#### MATERIAL PROVIDED ####

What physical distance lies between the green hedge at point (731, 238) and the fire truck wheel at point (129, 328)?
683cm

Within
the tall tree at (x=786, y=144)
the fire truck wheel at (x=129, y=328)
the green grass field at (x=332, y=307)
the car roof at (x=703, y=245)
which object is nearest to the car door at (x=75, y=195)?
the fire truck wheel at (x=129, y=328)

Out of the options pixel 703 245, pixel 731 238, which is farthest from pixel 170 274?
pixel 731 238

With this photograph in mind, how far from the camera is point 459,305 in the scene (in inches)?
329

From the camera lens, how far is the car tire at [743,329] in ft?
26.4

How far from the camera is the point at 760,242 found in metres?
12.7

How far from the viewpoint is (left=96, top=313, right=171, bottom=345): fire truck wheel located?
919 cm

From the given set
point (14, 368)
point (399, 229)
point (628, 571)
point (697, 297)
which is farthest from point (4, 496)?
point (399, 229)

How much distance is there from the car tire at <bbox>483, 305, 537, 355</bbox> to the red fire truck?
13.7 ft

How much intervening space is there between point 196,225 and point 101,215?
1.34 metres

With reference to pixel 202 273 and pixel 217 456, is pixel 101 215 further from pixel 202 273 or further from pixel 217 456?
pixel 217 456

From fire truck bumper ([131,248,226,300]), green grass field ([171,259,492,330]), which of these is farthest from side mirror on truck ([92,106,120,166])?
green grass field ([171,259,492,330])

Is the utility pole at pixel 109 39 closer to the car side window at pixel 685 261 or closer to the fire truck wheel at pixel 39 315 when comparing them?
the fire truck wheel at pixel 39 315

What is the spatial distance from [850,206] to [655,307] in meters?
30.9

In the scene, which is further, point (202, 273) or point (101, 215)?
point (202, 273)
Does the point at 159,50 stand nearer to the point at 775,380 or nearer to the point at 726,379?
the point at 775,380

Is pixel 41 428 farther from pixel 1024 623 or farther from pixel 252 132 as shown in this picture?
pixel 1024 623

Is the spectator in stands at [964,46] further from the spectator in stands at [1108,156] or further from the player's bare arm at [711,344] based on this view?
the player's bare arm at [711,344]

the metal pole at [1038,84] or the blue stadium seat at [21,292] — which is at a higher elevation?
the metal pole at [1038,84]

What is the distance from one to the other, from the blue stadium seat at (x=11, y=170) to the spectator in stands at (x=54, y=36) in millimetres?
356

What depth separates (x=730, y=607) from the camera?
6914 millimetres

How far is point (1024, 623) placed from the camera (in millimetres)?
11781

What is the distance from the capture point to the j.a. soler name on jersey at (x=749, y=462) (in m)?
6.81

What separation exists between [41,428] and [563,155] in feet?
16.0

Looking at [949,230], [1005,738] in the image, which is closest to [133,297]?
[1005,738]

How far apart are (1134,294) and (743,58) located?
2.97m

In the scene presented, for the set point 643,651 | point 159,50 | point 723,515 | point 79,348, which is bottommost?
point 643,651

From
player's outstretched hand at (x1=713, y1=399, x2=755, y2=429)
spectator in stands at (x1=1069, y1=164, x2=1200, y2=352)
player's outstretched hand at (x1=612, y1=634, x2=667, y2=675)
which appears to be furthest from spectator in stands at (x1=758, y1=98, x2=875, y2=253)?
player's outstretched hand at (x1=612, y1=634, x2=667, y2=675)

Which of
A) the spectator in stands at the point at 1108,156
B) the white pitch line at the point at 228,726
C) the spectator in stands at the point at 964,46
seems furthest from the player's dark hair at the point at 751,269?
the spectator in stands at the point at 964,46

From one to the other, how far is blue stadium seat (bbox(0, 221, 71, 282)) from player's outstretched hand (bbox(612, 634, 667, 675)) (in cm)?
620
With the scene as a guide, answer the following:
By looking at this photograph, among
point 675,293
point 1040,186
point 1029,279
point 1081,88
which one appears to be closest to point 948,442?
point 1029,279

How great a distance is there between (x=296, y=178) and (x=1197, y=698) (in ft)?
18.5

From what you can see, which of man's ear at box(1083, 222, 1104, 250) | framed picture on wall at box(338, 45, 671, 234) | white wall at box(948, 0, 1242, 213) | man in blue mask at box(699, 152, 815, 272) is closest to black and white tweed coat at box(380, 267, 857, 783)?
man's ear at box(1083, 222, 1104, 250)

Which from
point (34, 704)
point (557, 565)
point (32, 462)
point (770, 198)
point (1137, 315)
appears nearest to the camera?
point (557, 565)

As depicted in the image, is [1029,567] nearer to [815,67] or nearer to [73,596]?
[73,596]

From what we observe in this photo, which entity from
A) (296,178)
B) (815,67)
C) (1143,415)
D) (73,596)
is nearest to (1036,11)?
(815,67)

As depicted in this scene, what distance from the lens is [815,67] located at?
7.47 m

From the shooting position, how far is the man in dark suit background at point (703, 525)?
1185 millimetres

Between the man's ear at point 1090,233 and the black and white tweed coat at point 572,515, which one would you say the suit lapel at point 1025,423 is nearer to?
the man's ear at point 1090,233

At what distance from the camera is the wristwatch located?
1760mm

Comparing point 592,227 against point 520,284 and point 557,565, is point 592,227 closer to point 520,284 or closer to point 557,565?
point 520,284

####

*EXERCISE BRIEF*.
Reproduce only the lines running from the one with "As depicted in the" through the final line of the listing above, both ends included.

*SOLUTION*.
As depicted in the image, is [1029,567] nearer to [815,67] or nearer to [73,596]?
[73,596]

From what we observe in this photo, which entity from
A) (296,178)
B) (815,67)
C) (1143,415)
D) (73,596)
is nearest to (1036,11)?
(815,67)

As depicted in this scene, what distance from the lens is [815,67] located at?
7.47 m

From the shooting position, how far is the man in dark suit background at point (703, 525)?
1185 millimetres

Between the man's ear at point 1090,233 and the black and white tweed coat at point 572,515, which one would you say the suit lapel at point 1025,423 is nearer to?
the man's ear at point 1090,233

At what distance from the camera is the wristwatch located?
1760mm

Comparing point 592,227 against point 520,284 and point 557,565, is point 592,227 closer to point 520,284 or closer to point 557,565?
point 520,284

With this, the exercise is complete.